Clarify and handle at least the following aspects in your design:
- Functional APIs (for example: create bucket, put object, get object, delete object, list objects in a bucket).
- Non-functional requirements: scalability to billions of objects, high availability, very high durability, and reasonable latency.
- Data model for buckets, objects, and metadata.
- Overall high-level architecture (front-end/API layer, metadata management, storage nodes, background services).
- How you partition and route traffic and data so the system can scale horizontally.
- How you achieve durability and fault tolerance (for example, replication or erasure coding across machines and data centers, handling node or rack failures, background repair).
- Consistency model (for example, eventual vs stronger guarantees) and how reads and writes flow through the system.
- How uploads and downloads work for very large objects (for example, multipart upload, range reads).
- Security and access control at a high level (authentication, authorization, encryption in transit and at rest).
- Monitoring, metrics, and capacity planning considerations.
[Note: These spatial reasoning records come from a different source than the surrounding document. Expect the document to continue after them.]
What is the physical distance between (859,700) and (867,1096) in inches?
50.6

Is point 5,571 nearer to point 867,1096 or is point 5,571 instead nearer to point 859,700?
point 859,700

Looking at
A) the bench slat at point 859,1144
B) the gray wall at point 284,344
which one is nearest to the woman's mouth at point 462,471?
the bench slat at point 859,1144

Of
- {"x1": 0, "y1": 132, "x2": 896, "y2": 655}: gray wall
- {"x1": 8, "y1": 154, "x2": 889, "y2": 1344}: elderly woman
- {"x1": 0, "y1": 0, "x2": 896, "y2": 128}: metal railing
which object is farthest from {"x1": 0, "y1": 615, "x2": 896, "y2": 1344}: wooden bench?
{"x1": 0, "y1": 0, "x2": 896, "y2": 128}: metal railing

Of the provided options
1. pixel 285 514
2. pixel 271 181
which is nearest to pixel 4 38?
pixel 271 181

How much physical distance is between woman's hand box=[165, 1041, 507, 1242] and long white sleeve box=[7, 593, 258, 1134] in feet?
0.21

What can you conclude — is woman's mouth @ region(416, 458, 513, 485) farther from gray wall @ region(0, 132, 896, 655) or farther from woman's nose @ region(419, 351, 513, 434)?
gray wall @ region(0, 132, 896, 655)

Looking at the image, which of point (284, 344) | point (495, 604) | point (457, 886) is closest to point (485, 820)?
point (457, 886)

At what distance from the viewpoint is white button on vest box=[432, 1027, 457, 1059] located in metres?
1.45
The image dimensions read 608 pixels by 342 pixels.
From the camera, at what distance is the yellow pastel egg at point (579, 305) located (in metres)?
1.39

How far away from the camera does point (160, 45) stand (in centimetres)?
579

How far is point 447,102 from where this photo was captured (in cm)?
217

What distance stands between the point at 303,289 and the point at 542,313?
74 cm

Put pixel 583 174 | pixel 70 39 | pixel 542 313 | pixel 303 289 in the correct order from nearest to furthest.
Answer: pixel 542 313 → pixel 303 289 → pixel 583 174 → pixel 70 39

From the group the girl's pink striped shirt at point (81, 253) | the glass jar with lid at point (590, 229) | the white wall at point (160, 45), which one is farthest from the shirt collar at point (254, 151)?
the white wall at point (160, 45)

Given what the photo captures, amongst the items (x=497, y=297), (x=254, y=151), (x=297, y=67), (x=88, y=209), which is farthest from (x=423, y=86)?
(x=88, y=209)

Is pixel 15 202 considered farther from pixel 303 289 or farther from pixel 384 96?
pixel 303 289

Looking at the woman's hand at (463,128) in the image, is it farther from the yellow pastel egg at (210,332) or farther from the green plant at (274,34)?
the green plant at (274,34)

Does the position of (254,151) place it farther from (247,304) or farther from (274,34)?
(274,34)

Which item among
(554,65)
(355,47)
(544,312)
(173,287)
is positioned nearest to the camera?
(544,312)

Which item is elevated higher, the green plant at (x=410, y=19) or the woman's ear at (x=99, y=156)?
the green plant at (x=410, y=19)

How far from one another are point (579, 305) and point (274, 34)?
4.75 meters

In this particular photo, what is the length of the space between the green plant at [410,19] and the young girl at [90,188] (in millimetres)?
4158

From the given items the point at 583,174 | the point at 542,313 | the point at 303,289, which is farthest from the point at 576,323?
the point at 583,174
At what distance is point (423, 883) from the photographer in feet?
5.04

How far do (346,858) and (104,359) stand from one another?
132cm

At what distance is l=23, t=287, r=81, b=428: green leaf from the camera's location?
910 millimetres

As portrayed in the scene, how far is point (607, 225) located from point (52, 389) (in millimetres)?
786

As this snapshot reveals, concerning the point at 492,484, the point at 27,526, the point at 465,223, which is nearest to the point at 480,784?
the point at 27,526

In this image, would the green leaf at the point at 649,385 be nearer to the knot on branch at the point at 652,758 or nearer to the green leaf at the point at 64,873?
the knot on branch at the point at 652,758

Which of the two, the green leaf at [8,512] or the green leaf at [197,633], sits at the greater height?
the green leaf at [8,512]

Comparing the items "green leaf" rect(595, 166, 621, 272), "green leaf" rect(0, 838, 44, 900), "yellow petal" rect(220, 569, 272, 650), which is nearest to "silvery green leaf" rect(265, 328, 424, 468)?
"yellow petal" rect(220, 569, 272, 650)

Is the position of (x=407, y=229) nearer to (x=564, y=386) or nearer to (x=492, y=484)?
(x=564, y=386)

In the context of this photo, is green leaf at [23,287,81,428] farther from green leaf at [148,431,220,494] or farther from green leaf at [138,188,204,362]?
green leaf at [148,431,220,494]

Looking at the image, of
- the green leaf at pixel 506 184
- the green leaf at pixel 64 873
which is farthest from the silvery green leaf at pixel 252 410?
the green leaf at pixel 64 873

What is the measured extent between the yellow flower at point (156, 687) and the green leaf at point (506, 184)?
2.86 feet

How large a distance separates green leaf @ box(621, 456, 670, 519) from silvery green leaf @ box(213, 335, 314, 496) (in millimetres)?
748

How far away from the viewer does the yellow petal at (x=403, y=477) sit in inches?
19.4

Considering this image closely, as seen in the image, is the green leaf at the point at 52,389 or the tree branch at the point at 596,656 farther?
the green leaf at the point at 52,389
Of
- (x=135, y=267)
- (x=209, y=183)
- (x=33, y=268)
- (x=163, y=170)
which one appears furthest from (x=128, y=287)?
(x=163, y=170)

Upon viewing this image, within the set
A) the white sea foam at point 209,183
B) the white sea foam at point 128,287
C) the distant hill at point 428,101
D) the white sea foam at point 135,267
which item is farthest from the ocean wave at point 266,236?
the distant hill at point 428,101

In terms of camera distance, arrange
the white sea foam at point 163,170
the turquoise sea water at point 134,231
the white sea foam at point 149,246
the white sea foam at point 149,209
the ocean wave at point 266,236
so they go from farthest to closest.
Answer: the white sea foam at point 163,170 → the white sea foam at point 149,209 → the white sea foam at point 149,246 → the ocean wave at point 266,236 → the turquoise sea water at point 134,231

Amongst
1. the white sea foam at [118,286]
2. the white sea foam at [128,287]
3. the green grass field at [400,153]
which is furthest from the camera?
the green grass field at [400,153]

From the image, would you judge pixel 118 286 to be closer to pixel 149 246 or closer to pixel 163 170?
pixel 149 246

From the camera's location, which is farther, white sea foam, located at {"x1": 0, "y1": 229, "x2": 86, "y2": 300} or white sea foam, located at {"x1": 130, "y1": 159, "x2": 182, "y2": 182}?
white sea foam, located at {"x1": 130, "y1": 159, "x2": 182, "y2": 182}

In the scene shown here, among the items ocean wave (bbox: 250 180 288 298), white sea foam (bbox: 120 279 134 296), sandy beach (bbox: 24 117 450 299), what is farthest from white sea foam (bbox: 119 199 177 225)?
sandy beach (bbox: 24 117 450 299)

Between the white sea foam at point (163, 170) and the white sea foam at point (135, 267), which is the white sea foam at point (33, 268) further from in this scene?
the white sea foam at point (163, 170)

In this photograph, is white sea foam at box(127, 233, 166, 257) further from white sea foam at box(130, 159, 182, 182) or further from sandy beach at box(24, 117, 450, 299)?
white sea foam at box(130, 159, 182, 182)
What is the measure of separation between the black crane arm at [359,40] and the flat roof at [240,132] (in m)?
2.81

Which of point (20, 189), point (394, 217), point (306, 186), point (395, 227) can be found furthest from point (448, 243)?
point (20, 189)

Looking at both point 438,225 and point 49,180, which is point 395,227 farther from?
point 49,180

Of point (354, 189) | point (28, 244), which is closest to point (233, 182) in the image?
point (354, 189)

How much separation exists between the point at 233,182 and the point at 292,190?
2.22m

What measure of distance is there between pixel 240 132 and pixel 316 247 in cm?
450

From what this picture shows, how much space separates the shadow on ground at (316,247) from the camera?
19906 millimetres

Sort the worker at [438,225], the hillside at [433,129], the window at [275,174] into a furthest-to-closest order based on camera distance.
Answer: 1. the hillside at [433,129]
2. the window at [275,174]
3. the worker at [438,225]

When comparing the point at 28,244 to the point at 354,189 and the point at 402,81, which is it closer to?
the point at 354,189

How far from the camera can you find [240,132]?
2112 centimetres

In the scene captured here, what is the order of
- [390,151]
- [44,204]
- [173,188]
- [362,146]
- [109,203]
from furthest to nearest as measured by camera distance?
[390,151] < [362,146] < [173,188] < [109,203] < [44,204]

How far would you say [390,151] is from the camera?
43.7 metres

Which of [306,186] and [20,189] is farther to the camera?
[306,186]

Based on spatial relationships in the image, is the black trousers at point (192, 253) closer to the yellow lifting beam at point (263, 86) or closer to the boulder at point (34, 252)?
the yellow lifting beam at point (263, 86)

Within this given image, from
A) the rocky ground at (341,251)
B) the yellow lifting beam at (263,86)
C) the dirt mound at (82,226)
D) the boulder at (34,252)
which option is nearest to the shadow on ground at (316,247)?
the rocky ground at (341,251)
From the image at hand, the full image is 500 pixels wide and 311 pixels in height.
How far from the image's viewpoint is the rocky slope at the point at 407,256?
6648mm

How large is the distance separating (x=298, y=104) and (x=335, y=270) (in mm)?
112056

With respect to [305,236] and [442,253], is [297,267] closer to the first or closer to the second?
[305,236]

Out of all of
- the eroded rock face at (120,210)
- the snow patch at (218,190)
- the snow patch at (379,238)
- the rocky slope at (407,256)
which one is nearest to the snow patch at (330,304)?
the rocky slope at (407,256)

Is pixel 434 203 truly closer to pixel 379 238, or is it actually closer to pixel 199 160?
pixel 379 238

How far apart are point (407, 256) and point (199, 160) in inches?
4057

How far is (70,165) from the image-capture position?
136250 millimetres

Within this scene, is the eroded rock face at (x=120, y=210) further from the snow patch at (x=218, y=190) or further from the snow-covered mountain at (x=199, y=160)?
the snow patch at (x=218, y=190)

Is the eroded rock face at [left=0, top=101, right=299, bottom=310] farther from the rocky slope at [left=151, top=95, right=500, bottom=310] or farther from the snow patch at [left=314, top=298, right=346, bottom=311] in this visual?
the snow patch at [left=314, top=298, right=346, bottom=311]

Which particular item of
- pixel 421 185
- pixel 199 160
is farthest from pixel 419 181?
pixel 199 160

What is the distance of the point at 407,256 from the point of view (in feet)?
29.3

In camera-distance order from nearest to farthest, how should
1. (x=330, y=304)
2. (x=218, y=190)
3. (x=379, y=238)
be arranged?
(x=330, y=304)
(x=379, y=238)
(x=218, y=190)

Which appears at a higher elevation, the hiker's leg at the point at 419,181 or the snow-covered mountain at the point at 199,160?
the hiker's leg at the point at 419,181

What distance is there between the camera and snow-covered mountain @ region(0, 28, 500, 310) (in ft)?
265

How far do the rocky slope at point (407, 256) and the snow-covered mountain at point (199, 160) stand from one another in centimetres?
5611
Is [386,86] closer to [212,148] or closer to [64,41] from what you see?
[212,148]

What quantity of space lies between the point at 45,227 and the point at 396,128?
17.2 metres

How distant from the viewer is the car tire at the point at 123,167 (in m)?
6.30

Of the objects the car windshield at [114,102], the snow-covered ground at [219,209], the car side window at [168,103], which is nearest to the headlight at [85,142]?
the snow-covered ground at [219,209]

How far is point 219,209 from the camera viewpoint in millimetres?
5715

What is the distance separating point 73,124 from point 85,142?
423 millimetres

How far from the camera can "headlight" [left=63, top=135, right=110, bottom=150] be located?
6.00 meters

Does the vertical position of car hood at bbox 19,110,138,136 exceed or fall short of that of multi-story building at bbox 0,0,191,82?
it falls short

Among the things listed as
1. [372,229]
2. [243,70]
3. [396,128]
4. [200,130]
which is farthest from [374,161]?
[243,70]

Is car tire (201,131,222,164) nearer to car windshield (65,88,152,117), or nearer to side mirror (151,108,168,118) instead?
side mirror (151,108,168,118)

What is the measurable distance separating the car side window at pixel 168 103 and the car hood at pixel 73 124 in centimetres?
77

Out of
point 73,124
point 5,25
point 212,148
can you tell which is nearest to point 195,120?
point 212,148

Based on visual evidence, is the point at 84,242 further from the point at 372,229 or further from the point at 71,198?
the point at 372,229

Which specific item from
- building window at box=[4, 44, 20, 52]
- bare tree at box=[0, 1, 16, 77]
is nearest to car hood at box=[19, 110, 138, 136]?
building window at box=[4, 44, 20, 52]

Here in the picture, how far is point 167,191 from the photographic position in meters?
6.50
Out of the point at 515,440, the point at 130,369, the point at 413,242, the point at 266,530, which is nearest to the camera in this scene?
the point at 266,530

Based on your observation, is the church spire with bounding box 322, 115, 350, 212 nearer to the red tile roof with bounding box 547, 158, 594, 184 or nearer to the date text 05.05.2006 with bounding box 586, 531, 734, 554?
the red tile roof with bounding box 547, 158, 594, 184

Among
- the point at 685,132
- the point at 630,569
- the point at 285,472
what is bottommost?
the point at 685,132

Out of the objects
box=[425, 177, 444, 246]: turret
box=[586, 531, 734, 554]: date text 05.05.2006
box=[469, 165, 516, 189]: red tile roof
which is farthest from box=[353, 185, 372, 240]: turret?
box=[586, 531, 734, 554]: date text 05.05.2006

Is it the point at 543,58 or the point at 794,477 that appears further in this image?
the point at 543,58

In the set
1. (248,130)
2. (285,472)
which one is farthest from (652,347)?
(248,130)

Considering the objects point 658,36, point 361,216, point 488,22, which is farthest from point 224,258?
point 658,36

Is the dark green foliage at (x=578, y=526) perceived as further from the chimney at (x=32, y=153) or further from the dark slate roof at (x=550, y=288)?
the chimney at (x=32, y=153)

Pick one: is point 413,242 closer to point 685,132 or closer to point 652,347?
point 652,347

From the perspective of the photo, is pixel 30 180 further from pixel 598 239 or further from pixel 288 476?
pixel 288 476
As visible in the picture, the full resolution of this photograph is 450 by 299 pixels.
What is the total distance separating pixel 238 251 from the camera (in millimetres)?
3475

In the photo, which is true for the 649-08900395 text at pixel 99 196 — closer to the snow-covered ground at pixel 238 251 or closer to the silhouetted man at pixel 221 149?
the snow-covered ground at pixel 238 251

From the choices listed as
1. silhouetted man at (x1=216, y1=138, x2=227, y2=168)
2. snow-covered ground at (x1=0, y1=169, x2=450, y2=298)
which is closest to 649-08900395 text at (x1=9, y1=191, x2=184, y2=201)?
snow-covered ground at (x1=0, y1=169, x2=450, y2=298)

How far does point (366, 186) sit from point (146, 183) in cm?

Walk through the main data flows (a typical write/PUT and a typical read/GET), explain key trade-offs in your design, and justify the choices you make.
Quick Answer: This question evaluates a candidate's competency in designing scalable, durable, and highly available blob/object storage systems, encompassing distributed systems architecture, data modeling for buckets and objects, metadata management, partitioning and routing, fault tolerance strategies, consistency models, large-object transfer patterns, security controls, and operational concerns like monitoring and capacity planning. Commonly asked in the System Design domain to assess practical application of architectural patterns and trade-offs—horizontal scalability, durability versus latency, consistency guarantees, and operational resilience—it primarily tests practical system-design skills grounded in conceptual understanding of distributed systems.